▸ **Task directions**
Substitute "marble statue" for each "stone statue" in the records below, and write the records out again with nothing else changed. Leave the pictures out.

Saved entries
---
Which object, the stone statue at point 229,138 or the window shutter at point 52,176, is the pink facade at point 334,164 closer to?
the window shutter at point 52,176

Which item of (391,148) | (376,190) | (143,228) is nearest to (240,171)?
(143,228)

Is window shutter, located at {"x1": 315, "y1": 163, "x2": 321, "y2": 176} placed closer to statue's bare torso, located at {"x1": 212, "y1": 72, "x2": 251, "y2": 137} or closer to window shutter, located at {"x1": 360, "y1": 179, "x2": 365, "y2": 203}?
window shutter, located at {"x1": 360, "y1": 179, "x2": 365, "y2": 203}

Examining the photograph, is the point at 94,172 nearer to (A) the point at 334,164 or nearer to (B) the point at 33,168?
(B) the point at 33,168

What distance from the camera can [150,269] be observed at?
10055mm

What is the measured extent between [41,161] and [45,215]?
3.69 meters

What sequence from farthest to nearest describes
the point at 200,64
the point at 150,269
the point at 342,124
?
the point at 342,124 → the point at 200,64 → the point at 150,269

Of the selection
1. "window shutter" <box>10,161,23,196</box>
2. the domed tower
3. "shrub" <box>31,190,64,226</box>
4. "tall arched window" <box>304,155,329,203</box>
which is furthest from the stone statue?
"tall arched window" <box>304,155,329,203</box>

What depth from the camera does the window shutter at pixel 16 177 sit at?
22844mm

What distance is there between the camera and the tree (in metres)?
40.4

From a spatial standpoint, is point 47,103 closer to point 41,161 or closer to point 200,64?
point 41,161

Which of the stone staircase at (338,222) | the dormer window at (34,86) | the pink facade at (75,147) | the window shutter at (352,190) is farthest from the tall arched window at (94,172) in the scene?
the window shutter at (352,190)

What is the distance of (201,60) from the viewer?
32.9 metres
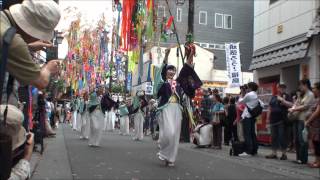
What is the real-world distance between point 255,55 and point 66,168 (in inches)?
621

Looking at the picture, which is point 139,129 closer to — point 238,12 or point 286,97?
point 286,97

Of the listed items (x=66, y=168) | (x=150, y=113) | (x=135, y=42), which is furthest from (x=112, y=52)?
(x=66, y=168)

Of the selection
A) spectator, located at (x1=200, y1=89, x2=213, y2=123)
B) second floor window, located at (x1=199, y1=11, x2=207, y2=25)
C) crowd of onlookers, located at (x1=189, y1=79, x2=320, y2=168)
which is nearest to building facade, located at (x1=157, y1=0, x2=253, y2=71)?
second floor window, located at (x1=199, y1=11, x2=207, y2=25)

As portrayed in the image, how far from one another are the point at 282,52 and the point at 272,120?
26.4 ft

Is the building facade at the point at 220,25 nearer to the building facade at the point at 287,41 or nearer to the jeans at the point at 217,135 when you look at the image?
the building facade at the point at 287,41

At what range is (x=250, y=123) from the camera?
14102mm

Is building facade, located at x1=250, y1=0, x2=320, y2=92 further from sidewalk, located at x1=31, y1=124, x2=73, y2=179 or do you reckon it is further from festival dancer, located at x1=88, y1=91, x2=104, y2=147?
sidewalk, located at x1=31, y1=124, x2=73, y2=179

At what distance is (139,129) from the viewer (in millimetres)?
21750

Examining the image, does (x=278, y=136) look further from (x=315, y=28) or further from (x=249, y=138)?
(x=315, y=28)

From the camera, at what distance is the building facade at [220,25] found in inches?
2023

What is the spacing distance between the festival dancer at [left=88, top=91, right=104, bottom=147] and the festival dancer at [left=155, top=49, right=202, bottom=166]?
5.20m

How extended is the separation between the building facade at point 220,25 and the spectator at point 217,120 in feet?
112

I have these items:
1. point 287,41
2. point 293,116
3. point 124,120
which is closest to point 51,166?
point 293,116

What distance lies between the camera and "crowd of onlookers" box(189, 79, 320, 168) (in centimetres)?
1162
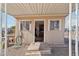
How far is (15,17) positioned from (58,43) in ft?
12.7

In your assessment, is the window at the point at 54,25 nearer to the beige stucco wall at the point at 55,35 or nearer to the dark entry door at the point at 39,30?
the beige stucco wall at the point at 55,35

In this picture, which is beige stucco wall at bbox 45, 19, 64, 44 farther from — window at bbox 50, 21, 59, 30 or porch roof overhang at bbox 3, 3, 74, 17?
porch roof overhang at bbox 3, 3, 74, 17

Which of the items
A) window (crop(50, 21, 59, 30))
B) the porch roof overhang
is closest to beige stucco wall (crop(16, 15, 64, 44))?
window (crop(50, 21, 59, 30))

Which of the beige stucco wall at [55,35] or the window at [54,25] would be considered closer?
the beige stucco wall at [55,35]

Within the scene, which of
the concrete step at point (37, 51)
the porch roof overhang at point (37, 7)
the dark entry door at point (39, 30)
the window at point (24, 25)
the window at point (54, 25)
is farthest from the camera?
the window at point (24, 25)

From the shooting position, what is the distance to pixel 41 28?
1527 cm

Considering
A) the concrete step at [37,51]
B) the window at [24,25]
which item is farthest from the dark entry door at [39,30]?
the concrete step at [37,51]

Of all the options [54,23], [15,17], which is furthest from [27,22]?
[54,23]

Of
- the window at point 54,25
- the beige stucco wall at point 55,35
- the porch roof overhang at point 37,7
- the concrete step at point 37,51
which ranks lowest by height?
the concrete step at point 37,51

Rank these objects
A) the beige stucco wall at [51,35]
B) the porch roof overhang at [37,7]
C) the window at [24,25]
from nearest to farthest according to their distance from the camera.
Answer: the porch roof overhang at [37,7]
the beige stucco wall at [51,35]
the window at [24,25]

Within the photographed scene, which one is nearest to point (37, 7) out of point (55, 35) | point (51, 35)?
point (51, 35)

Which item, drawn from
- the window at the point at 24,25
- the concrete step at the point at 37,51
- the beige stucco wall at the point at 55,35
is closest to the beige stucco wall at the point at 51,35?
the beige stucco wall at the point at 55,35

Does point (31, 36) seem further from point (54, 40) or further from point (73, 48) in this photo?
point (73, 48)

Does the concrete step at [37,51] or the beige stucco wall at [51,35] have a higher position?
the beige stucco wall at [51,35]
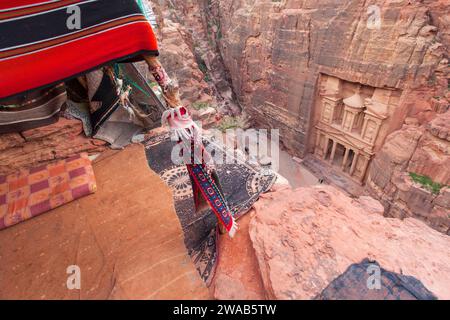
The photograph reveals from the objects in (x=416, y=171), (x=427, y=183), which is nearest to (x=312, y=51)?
---
▸ **Task answer**
Which object, the marble statue at point 229,138 or the window shutter at point 52,176, is the pink facade at point 334,164 closer to?
the window shutter at point 52,176

Which item of (391,148) | (376,190) | (143,228) is nearest to (240,171)?
(143,228)

Is window shutter, located at {"x1": 315, "y1": 163, "x2": 321, "y2": 176} placed closer to statue's bare torso, located at {"x1": 212, "y1": 72, "x2": 251, "y2": 137} or closer to window shutter, located at {"x1": 360, "y1": 179, "x2": 365, "y2": 203}?
window shutter, located at {"x1": 360, "y1": 179, "x2": 365, "y2": 203}

Examining the photograph, is the point at 94,172 nearer to (A) the point at 334,164 or nearer to (B) the point at 33,168?
(B) the point at 33,168

What distance from the camera can [150,269] be observed at?
10055mm

What is the measured extent between [41,161] and [45,215]?
3.69 meters

What sequence from farthest to nearest describes
the point at 200,64
the point at 150,269
the point at 342,124
?
the point at 342,124 → the point at 200,64 → the point at 150,269

Of the selection
1. "window shutter" <box>10,161,23,196</box>
2. the domed tower
3. "shrub" <box>31,190,64,226</box>
4. "tall arched window" <box>304,155,329,203</box>
which is furthest from the marble statue?
"tall arched window" <box>304,155,329,203</box>

What depth from the camera does the window shutter at pixel 16 177 sit at?
22844mm

What distance is there between the camera and the tree (in metres)?
40.4

From a spatial standpoint, is point 47,103 closer to point 41,161 or closer to point 200,64?
point 41,161

Which of the stone staircase at (338,222) | the dormer window at (34,86) | the pink facade at (75,147) | the window shutter at (352,190) is farthest from the tall arched window at (94,172) in the scene?
the window shutter at (352,190)

What is the distance of (201,60) from the viewer?
32.9 metres
What is the real-world distance between point 255,55 and point 66,168 (in inches)?
621

Looking at the picture, which is point 139,129 closer to — point 238,12 or point 286,97?
point 286,97

Of the listed items (x=66, y=168) | (x=150, y=113) | (x=135, y=42), which is furthest from (x=112, y=52)?
(x=66, y=168)

Of the selection
A) spectator, located at (x1=200, y1=89, x2=213, y2=123)
B) second floor window, located at (x1=199, y1=11, x2=207, y2=25)
C) crowd of onlookers, located at (x1=189, y1=79, x2=320, y2=168)
which is nearest to building facade, located at (x1=157, y1=0, x2=253, y2=71)?
second floor window, located at (x1=199, y1=11, x2=207, y2=25)

As portrayed in the image, how far from one another are the point at 282,52 and the point at 272,120?
26.4 ft

Is the building facade at the point at 220,25 nearer to the building facade at the point at 287,41 or nearer to the jeans at the point at 217,135 when you look at the image?
the building facade at the point at 287,41

At what range is (x=250, y=123) from the camera?
14102mm

Is building facade, located at x1=250, y1=0, x2=320, y2=92 further from sidewalk, located at x1=31, y1=124, x2=73, y2=179 or do you reckon it is further from festival dancer, located at x1=88, y1=91, x2=104, y2=147?
sidewalk, located at x1=31, y1=124, x2=73, y2=179

At what distance is (139,129) from the viewer (in millimetres)?
21750

Examining the image, does (x=278, y=136) look further from (x=315, y=28) or further from (x=249, y=138)?
(x=315, y=28)

From the camera, at what distance is the building facade at [220,25] found in inches?
2023

What is the spacing distance between the festival dancer at [left=88, top=91, right=104, bottom=147] and the festival dancer at [left=155, top=49, right=202, bottom=166]?
5.20m

How extended is the separation between the building facade at point 220,25 and the spectator at point 217,120 in feet?
112

I have these items:
1. point 287,41
2. point 293,116
3. point 124,120
which is closest to point 51,166?
point 293,116

What distance lies between the camera and "crowd of onlookers" box(189, 79, 320, 168) (in centimetres)?
1162
How far is (15,17) positioned from (58,43) in ft?
12.7

In your assessment, is the window at the point at 54,25 nearer to the beige stucco wall at the point at 55,35 or nearer to the dark entry door at the point at 39,30?
the beige stucco wall at the point at 55,35

In this picture, which is beige stucco wall at bbox 45, 19, 64, 44 farther from — window at bbox 50, 21, 59, 30 or porch roof overhang at bbox 3, 3, 74, 17?
porch roof overhang at bbox 3, 3, 74, 17

Which of the items
A) window (crop(50, 21, 59, 30))
B) the porch roof overhang
is closest to beige stucco wall (crop(16, 15, 64, 44))?
window (crop(50, 21, 59, 30))

Which of the beige stucco wall at [55,35] or the window at [54,25] would be considered closer?
the beige stucco wall at [55,35]

Within the scene, which of
the concrete step at point (37, 51)
the porch roof overhang at point (37, 7)
the dark entry door at point (39, 30)
the window at point (24, 25)
the window at point (54, 25)
is farthest from the camera?
the window at point (24, 25)

From the shooting position, what is the distance to pixel 41 28?
1527 cm

Considering
A) the concrete step at [37,51]
B) the window at [24,25]
which item is farthest from the dark entry door at [39,30]?
the concrete step at [37,51]

Of all the options [54,23], [15,17], which is furthest from [27,22]?
[54,23]

Of
- the window at point 54,25
- the beige stucco wall at point 55,35
- the porch roof overhang at point 37,7
- the concrete step at point 37,51
which ranks lowest by height?
the concrete step at point 37,51

Rank these objects
A) the beige stucco wall at [51,35]
B) the porch roof overhang at [37,7]
C) the window at [24,25]
from nearest to farthest according to their distance from the camera.
Answer: the porch roof overhang at [37,7]
the beige stucco wall at [51,35]
the window at [24,25]

Within the photographed scene, which one is nearest to point (37, 7) out of point (55, 35) | point (51, 35)?
point (51, 35)

Which item, drawn from
- the window at the point at 24,25
- the concrete step at the point at 37,51
- the beige stucco wall at the point at 55,35
is closest to the beige stucco wall at the point at 51,35?
the beige stucco wall at the point at 55,35

Does point (31, 36) seem further from point (54, 40) or further from point (73, 48) in this photo?
point (73, 48)

Does the concrete step at [37,51] or the beige stucco wall at [51,35] have a higher position?
the beige stucco wall at [51,35]
The photograph reveals from the objects in (x=416, y=171), (x=427, y=183), which is nearest to (x=312, y=51)?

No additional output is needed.